Аркадий понял тогда, что напрасно думал плохое о нем, что Коротовскому дорого то же, что и ему: слаженная работа подземного транспорта, общие успехи.
— Когда на работу выйдешь? — придвинулся к нему Коротовский. — Соскучились ребята по тебе... Не желают меня, старого, признавать. Тебе, говорят, образование не позволяет ходить в начальниках... И правы ведь, черти.
— А я радовался, так радовался за наших транспортников, когда лежал в больнице, — сказал Аркадий, простодушно улыбнувшись. — Хорошо руководили вы ими, Николай Филиппович! Очень хорошо! Я так никогда, наверное, не смогу. А вы говорите — образование... Да что толку в моем образовании, когда мне надо еще всему в жизни учиться!
— А ты послушай, что я скажу, — выждав паузу, сказал неторопливо Коротовский. — Ты радовался за меня, за весь наш участок, что мы так работали. А ведь, признаться, я и сам радовался... Я не раз слышал, как другие говорили, что из меня дельный, толковый начальник получится... Признаться, я попервоначалу сам так думал: голову успехи малость вскружили... И было так до одного каверзного случая.

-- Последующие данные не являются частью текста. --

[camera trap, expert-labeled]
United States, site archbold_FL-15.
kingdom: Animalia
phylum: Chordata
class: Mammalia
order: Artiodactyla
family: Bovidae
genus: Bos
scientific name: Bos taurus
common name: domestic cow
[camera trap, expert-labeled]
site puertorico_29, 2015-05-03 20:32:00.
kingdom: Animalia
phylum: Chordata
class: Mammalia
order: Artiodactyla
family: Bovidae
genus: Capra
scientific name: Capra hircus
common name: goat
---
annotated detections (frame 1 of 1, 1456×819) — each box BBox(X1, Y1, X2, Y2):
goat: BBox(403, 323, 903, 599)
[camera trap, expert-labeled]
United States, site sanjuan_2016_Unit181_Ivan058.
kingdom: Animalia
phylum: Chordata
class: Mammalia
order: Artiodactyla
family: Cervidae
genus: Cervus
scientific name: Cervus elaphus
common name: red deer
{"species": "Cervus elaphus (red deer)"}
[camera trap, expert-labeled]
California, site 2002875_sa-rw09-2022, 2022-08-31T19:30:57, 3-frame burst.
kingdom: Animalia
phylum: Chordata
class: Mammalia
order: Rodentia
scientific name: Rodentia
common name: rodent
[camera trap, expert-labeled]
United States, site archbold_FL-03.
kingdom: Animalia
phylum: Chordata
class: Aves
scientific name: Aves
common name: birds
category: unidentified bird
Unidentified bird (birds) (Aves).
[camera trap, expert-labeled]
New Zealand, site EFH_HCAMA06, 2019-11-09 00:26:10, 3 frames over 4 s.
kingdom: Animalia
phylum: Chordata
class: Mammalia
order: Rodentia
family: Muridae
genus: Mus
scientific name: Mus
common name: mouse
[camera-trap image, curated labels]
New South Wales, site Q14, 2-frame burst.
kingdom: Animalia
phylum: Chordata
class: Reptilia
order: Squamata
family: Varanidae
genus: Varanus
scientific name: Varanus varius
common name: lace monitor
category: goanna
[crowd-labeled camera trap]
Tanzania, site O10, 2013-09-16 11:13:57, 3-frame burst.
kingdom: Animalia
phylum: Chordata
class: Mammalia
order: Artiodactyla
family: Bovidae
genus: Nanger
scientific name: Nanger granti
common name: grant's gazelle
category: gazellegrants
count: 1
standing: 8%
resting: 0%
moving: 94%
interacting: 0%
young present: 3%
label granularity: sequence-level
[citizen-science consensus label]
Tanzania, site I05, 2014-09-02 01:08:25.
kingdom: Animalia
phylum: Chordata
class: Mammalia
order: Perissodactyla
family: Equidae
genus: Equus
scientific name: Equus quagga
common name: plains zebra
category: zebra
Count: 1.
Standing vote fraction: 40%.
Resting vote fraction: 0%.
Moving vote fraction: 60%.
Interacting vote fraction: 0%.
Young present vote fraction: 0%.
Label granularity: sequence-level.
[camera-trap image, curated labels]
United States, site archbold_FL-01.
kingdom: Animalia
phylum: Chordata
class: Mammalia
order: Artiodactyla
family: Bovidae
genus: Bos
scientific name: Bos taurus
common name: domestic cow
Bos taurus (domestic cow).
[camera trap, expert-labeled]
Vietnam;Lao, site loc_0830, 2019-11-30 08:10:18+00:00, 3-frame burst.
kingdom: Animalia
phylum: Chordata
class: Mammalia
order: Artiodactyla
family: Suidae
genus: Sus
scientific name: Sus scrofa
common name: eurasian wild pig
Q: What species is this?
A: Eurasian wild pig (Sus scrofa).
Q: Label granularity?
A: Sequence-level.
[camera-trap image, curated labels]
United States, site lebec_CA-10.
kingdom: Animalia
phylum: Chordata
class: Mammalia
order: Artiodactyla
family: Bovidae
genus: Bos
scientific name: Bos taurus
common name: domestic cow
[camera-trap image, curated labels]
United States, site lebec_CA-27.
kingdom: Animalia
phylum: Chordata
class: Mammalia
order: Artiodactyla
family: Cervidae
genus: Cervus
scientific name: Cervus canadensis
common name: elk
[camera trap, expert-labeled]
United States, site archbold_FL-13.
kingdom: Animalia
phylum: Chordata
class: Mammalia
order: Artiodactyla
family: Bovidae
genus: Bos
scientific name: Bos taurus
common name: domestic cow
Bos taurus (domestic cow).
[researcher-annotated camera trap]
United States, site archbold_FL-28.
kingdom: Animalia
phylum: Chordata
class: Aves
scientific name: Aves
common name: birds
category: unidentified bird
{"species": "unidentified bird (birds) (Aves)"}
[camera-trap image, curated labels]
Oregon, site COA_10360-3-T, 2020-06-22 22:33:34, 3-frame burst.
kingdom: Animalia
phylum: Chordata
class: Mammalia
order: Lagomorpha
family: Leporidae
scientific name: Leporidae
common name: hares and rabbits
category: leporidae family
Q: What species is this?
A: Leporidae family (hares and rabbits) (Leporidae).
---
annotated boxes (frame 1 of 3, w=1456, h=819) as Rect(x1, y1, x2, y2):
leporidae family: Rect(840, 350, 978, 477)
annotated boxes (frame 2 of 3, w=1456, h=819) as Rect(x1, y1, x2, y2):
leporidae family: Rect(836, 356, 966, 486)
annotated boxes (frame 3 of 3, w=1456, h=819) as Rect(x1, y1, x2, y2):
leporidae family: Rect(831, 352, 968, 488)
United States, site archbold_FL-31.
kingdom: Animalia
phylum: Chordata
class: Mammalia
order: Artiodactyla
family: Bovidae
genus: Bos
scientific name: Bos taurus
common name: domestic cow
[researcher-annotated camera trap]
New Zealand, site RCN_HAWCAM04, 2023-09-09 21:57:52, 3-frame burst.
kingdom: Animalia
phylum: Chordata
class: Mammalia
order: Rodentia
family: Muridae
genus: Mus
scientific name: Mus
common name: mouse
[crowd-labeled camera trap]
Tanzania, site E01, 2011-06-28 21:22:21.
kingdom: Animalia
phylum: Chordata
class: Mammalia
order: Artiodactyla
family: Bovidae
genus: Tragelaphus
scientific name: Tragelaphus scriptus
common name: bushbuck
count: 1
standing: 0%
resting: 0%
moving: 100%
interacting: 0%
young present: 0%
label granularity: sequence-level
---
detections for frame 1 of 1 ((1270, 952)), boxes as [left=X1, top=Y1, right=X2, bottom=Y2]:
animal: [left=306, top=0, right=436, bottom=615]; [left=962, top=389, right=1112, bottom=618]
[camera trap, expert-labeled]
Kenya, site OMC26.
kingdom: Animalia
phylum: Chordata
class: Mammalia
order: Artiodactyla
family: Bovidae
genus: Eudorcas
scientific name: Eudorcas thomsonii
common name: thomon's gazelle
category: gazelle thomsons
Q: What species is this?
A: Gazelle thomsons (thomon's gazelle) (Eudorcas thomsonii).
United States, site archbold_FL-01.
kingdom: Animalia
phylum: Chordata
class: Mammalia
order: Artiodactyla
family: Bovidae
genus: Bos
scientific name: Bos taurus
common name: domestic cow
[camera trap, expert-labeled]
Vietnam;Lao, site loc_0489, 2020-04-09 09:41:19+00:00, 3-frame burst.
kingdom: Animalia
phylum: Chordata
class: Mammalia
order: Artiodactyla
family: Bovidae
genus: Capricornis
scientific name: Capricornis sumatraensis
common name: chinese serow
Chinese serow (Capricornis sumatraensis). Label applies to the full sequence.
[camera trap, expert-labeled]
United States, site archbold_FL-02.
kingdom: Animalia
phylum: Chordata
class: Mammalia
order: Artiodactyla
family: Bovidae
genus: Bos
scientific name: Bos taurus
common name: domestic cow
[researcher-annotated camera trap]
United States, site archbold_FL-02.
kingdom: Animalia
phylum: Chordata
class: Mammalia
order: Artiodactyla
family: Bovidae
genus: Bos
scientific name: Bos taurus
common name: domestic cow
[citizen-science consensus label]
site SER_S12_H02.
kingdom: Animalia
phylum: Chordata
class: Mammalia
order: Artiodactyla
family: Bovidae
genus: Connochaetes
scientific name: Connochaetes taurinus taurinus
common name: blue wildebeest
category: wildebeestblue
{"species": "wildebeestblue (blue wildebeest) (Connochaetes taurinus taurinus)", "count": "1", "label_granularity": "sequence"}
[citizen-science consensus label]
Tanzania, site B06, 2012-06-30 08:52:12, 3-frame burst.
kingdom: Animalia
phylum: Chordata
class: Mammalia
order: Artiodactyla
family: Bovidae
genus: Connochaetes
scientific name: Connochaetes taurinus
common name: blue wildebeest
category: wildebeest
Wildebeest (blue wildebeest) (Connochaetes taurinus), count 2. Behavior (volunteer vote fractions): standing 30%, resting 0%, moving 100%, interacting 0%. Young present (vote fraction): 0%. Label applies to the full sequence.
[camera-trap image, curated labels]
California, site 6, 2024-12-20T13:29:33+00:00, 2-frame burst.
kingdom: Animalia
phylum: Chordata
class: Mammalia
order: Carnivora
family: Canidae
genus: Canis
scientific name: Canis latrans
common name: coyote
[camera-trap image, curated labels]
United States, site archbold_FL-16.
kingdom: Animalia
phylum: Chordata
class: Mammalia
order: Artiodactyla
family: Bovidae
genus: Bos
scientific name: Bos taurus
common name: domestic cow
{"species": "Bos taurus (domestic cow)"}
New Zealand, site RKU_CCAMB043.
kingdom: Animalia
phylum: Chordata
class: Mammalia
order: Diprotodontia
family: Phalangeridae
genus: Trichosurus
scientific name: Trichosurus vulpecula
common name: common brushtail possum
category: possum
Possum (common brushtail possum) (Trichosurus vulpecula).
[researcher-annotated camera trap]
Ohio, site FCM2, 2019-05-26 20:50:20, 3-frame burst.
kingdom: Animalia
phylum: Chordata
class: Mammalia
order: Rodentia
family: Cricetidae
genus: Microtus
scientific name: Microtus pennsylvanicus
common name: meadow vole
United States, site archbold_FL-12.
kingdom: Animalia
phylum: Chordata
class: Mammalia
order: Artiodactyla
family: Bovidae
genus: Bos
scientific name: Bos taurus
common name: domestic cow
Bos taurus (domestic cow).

Мешая ложкой суп, Коротовский повысил голос, чтоб его было слышно в шуме столовой:
— Помнишь нашего Калкова? Так вот, подходит он как-то в шахте перед работой ко мне и говорит:
— Барахлит мотор в машине что-то... Никак не пойму... Все перепробовал, а додуматься не могу... Пойдем, посмотрим.
Пошли мы с ним... С час провозились, но толку — никакого. Пришлось к механику обращаться. А нашего механика ты знаешь — еще после тебя на шахту пришел, мальчишка мальчишкой, бороду, наверное, ни разу не брил, розовенький такой... А на руках — диплом, техникум кончил, как и ты же... Пришел он, минуты две провозился — мотор начал работать... Мы с Калковым незаметно переглянулись, а он, ни слова не говоря, пошел обратно, что-то мурлыкая себе под нос.